Eligibility criteria

• Inclusion Criteria:
• • Adults aged between 18-40 years inclusive
• • Sero-suitable as defined by a serum micro-neutralisation titre \<1:20
• • Female participant who is not of child-bearing potential as assessed by an investigator OR is willing and able to use contraception as described in the protocol
• • Male participants who are willing to use one of the contraception methods described in the protocol
• • In good health with no clinically significant medical conditions
• • Exclusion Criteria
• • History of clinically significant/currently active conditions;
• • Cardiovascular, thromboembolic/cerebrovascular disease.
• • Types of chronic respiratory disease in adulthood.
• • Significant wheeze in the past
• • Respiratory symptoms including wheeze, resulting in hospitalisation
• • Known bronchial hyperactivity to viruses
• • Diabetes mellitus
• • Migraine with associated symptoms like hemiplegia/vision loss. Cluster headache/migraine/prophylactic treatment for migraine.
• • History of autoimmune disease/known immunodeficiency of any cause
• • Immunosuppression.
• • Known coagulation disorder/anticoagulant therapy
• • Psychiatric illness including participants with a history of depression and/or anxiety with associated psychiatric comorbidities
• • Other major disease that, under the PI's discretion, could interfere with the participant completing the study.
• • Concurrent serious illness including history of malignancy that could interfere with the study or a participant completing the study.

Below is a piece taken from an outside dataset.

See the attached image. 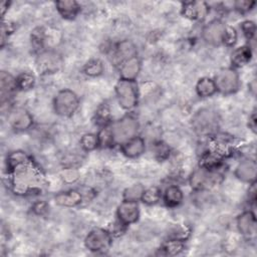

• • Known IgA deficiency/immotile cilia syndrome/Kartagener's syndrome
• • Significant abnormality altering the anatomy/function of the nose or nasopharynx, a clinically significant history of epistaxis within the last 3 months, nasal/sinus surgery within 6 months of Day 0, including nasopharyngeal malignancy, arterio-venous malformation, or undiagnosed nasopharyngeal mass
• • Inhaled bronchodilator/inhaled steroid use within the last 12 months before Day 0
• • Acute upper respiratory tract infection in the past 6 weeks.
• • Receipt of systemic glucocorticoids (in a dose ≥ 5 mg prednisone daily or equivalent) within one month, or any other cytotoxic or immunosuppressive drug within 6 months before Day 0
• • Receipt of any vaccine within 30 days of Day -14
• • Any significant medical condition/prescribed drug, under the PI's discretion
• • Presence of cold-like symptoms and/or fever on Day -14 or Day 0.
• • Receipt of blood/blood products/loss (including blood donations) of 550 mL or more of blood during the 3 months prior to Day -14.
• • Significant history/presence of drug/alcohol misuse by self-report.
• • Current use of drugs through nose inhalation or inhaled route including recreational drugs.
• • Regular smoking and/or vaping and/or using nicotine-containing products in the past 3 months OR \>5 pack-year lifetime history by self-report (5 pack years is equivalent to one pack of 20 cigarettes per day for 5 years).
• • History of anaphylaxis and/or a history of severe allergic reaction or significant intolerance to any food/drug, as assessed by the PI.
• • Clinically active rhinitis (including hay fever)/history of moderate to severe rhinitis/history of seasonal allergic rhinitis likely to be active at the time of inclusion into the study and/or requiring regular nasal corticosteroids on an at least weekly basis, within 30 days of enrolment.
• * Anyone with any of the following contraindications to receiving the Fluenz Tetra Vaccine:
• • Allergy to gentamicin, gelatin or the other ingredients of the fluenz vaccine.